Сейчас мы находимся на стадии переосмысления очередной кампании по реформированию здравоохранения. Причем прекращение указанного «рывка» совпало с нарастающим бюджетным и экономическим кризисом, который, несомненно, отразится и на социальной сфере, привыкшей за последние годы к довольно интенсивному финансированию. Более того, данный кризис должен подчеркнуть относительную неэффективность данной «модернизации» здравоохранения, так как улучшения качества оказываемых услуг соответствующего денежным вливаниям не произошло. И дело здесь не только в том, что медицине «отдавались долги» за предыдущие годы и, несмотря на это мы по-прежнему раза в два отстаем от условной «Европы» по уровню содержания больниц и поликлиник. К сожалению, осталась косной и нереформированной сама система взаимоотношений субъектов оказания медицинской помощи и контроля за ее качеством, включая медицинских страховщиков.
В результате в отрасли происходит постоянная реинкарнация всех пороков советского времени наряду с приобретением новых, уже российских, дефектов оказания медицинской помощи. Я говорю об организационном формализме, благодаря которому лишь очень мужественные и бедные люди, обладающие лишним временем, могут посещать «бюджетные» поликлиники, так и об иной форме платности медицинских услуг. Доходящей (как, например, в травматологии) до весьма значительных сумм.
При этом медицинская система более чем успешно сопротивляется любым новациям, в том числе тем, которые внедряются под эгидой «Всемирного банка». И серьезнейшая доля этой вины лежит на тех, кто как раз и должен контролировать качество медицинской помощи — медицинских страховщиках. По сути, они стали такими же вросшими в систему формалистами, лишь имитирующими работу.
Исследование «Свердловские медицинские страховые компании и анализ показателей защиты прав пациентов», подтверждает то, что уровень медико-страховой экспертизы, включая кадровый, в Свердловской области очень низкий. И, к сожалению, пока это всех устраивает.
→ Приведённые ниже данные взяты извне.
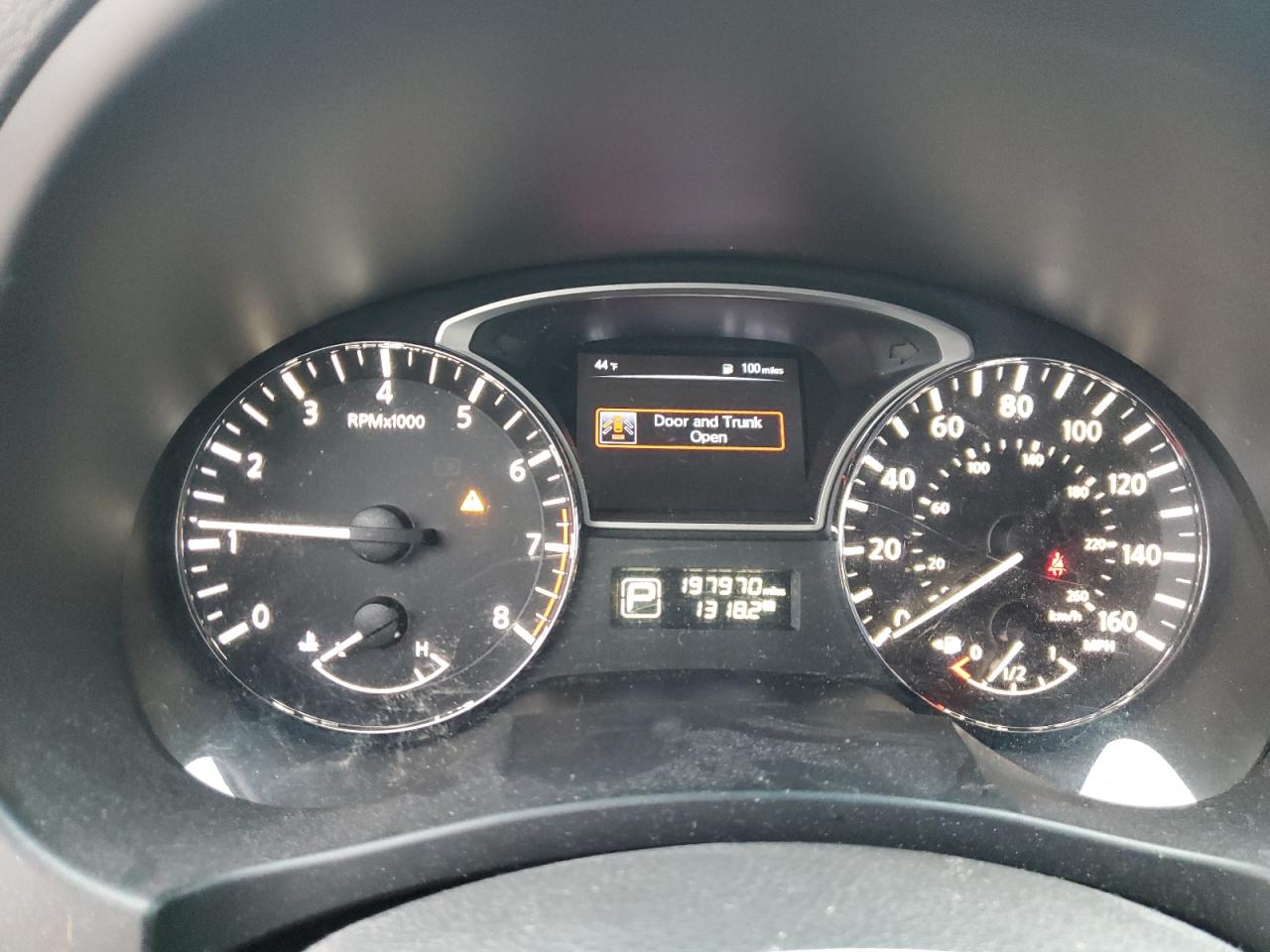 2015 Nissan Altima - Image 9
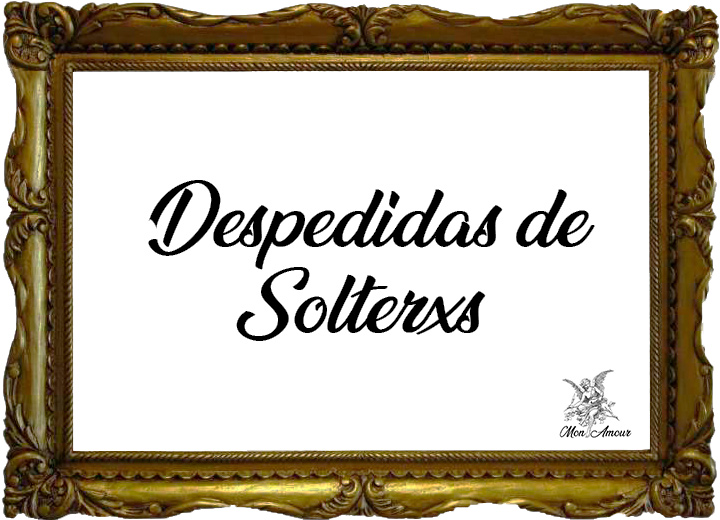 Despedidas de solterxs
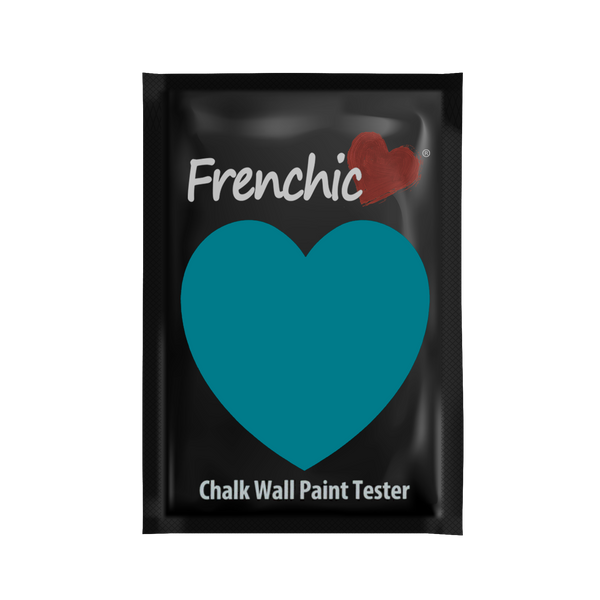 Pinch Punch Wall Paint Sample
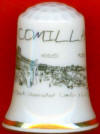 COMILLAS (CANTABRIA)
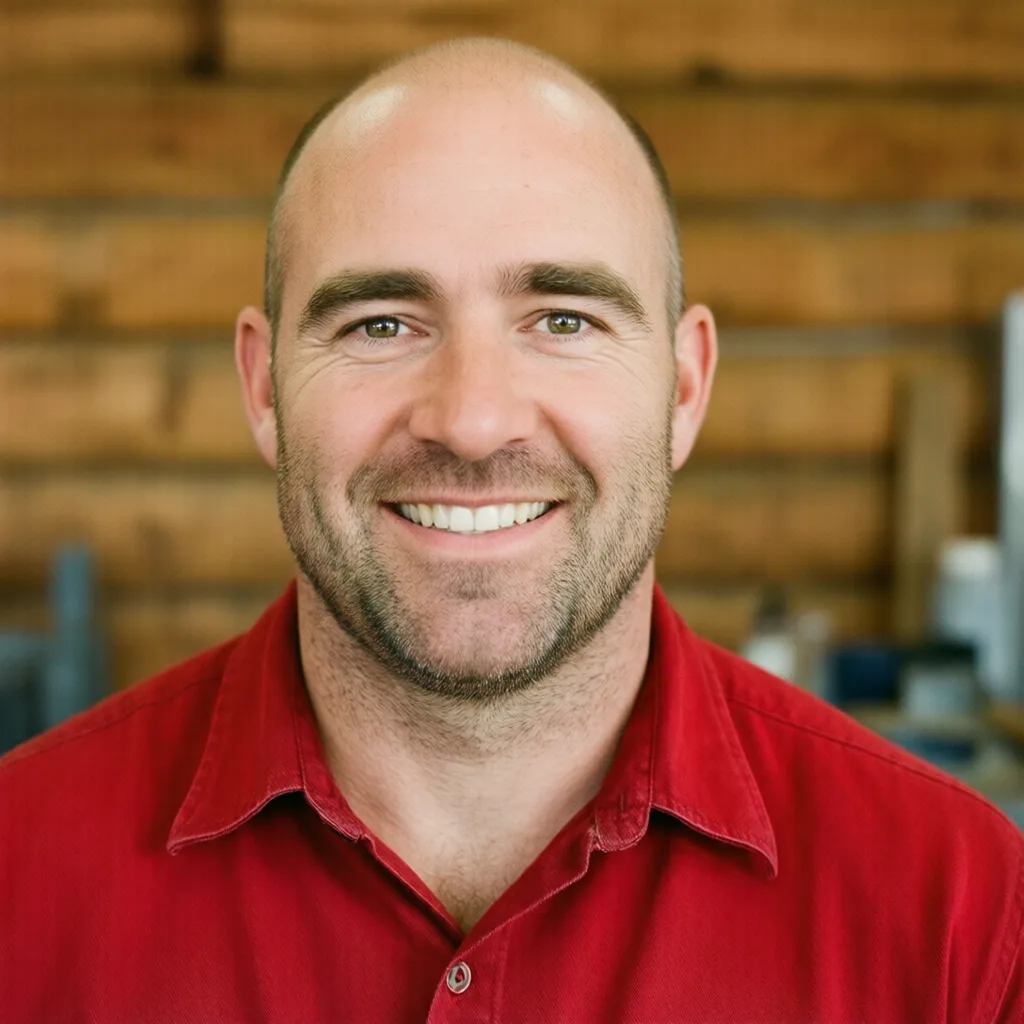 Robert Boyd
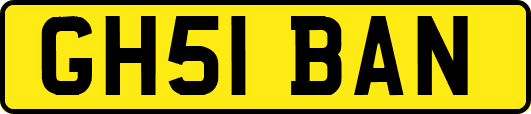 GH51BAN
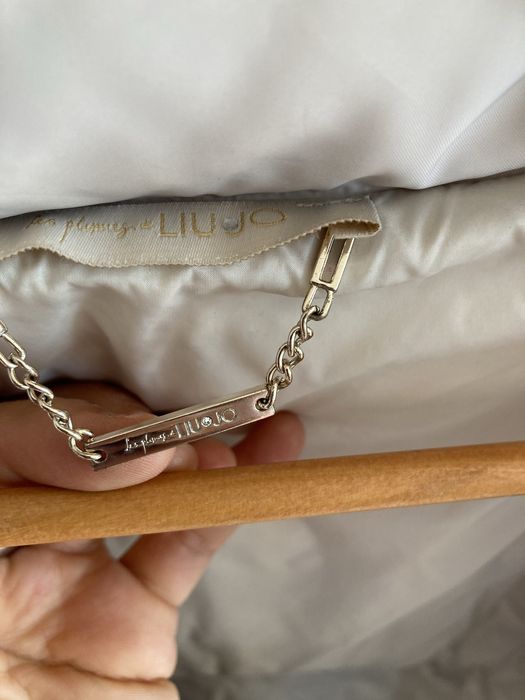 Geaca puf gasca Liu Jo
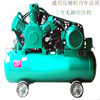 1 cubic model WW-1/8 Mute No oil Air compressor Changde currency compressor Batch goods in stock supply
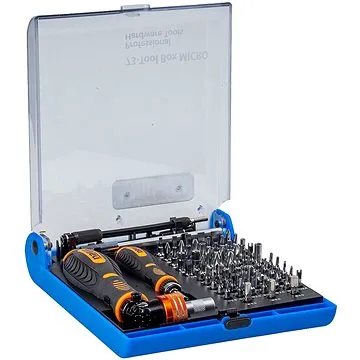 Narex 73-Tool Box MICRO (65405271)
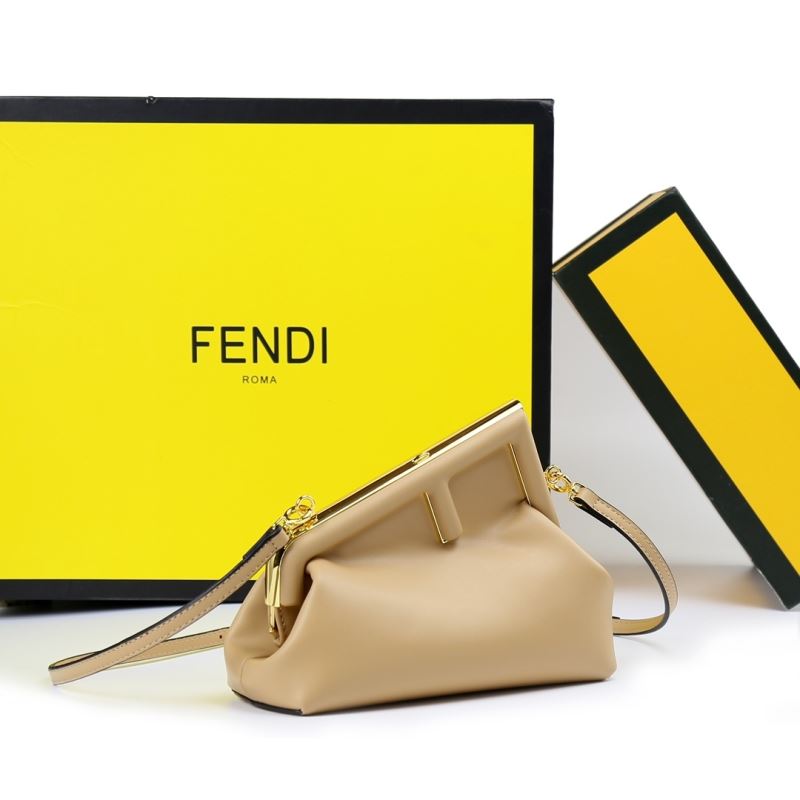 Fendi Satchel Bags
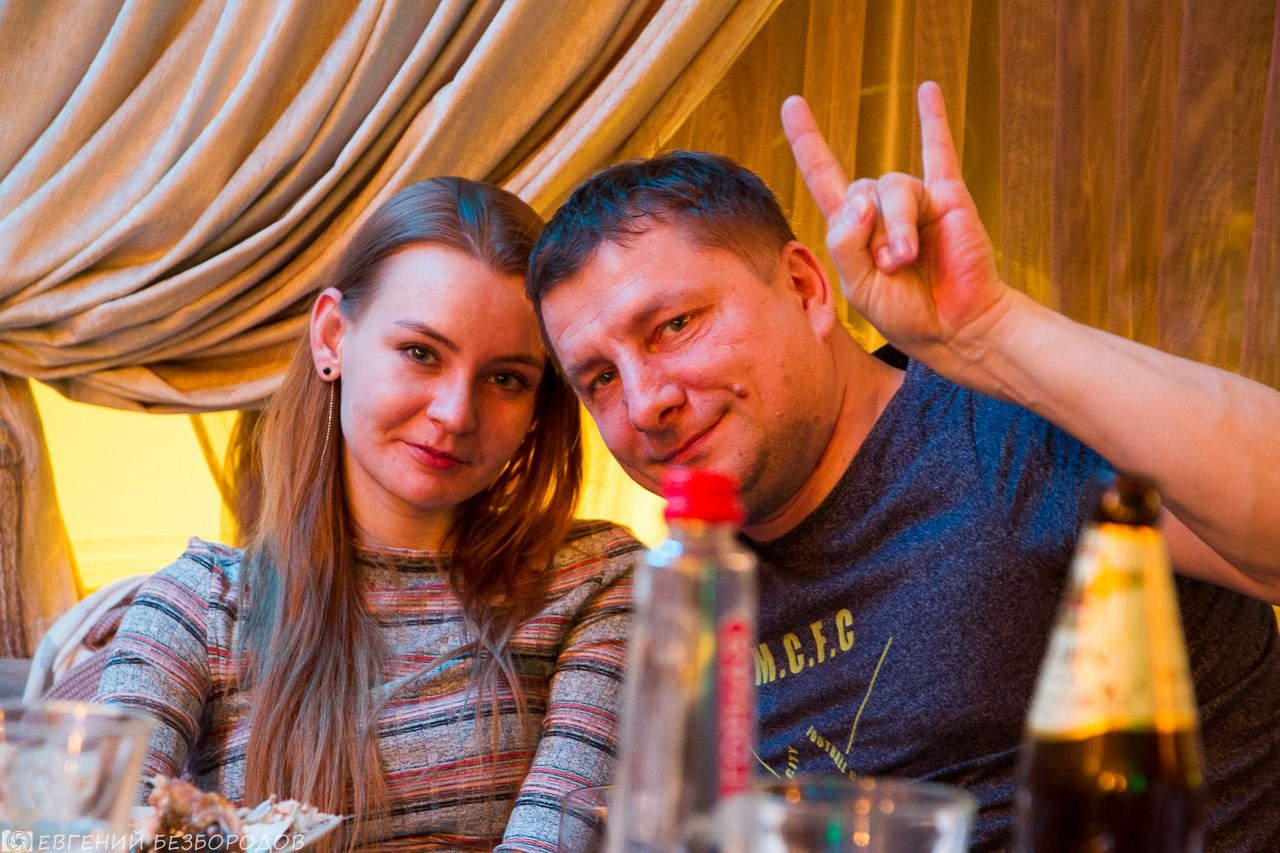 Музыкальная вечеринка | 27.01.2018. Галерея Фантим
Вся конкуренция между страховщиками в системе ОМС выхолостилась до конкуренции по доступности и скорости выдачи страхового полиса.
Таким образом, на данный момент назрела необходимость некоммерческого статуса страховщиков (и, как следствие, невозможности получения прибыли для их владельцев). Вместе с этим очевидна потребность стимулирования конкуренции между ними. В том числе за счет упрощения доступа на этот рынок новых субъектов взамен выработавших свой потенциал старых компаний.
В регионе необходимо усилить клиентоориентированность медицинских учреждений и экономию времени, прежде всего для работающего населения на получение медицинской помощи, четкие фиксированные сроки получения МП. Период ожидания в регистратуре и приема в коридоре должны быть минимизированы. Возможно (для работающих), за небольшую дополнительную плату.
Контроль качества медицинской помощи и ответственности за некачественное оказание медицинских услуг должен быть прозрачным и понятным для граждан.